- Exercise aim
Send back the data below exactly. Drop every picture.

::::::::

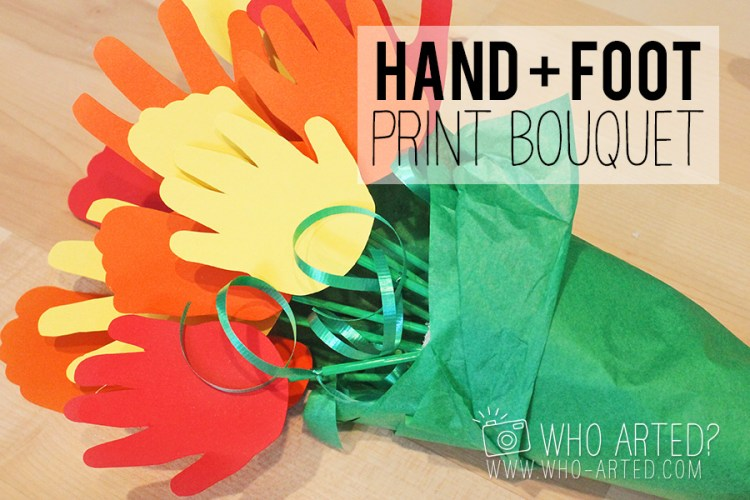 Mother's Day Bouquet Handprint Footprint Who Arted 00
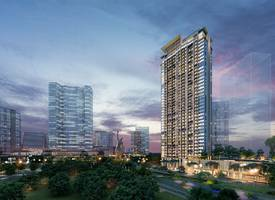Metro Manila·The Velaris Residences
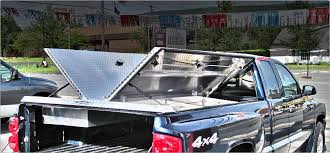 diamondback 180 truck bed utility cover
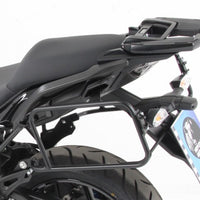 "Kawasaki Versys 650 Carrier Sidecases - Quick Release (""Lock It"")."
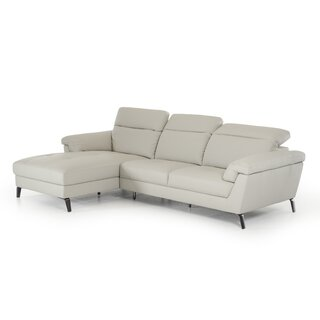 Alsatia Left Hand Facing Sectional by Wade Logan SKU:AA853712 Buy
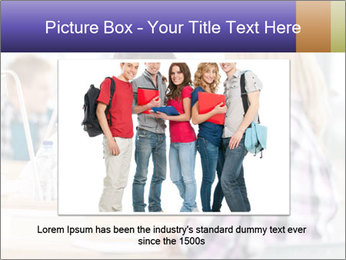 0000061664 PowerPoint Templates - Slide 16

::::::::

- Result
 Mother's Day Bouquet Handprint Footprint Who Arted 00
Metro Manila·The Velaris Residences
 diamondback 180 truck bed utility cover
 "Kawasaki Versys 650 Carrier Sidecases - Quick Release (""Lock It"")."
 Alsatia Left Hand Facing Sectional by Wade Logan SKU:AA853712 Buy
 0000061664 PowerPoint Templates - Slide 16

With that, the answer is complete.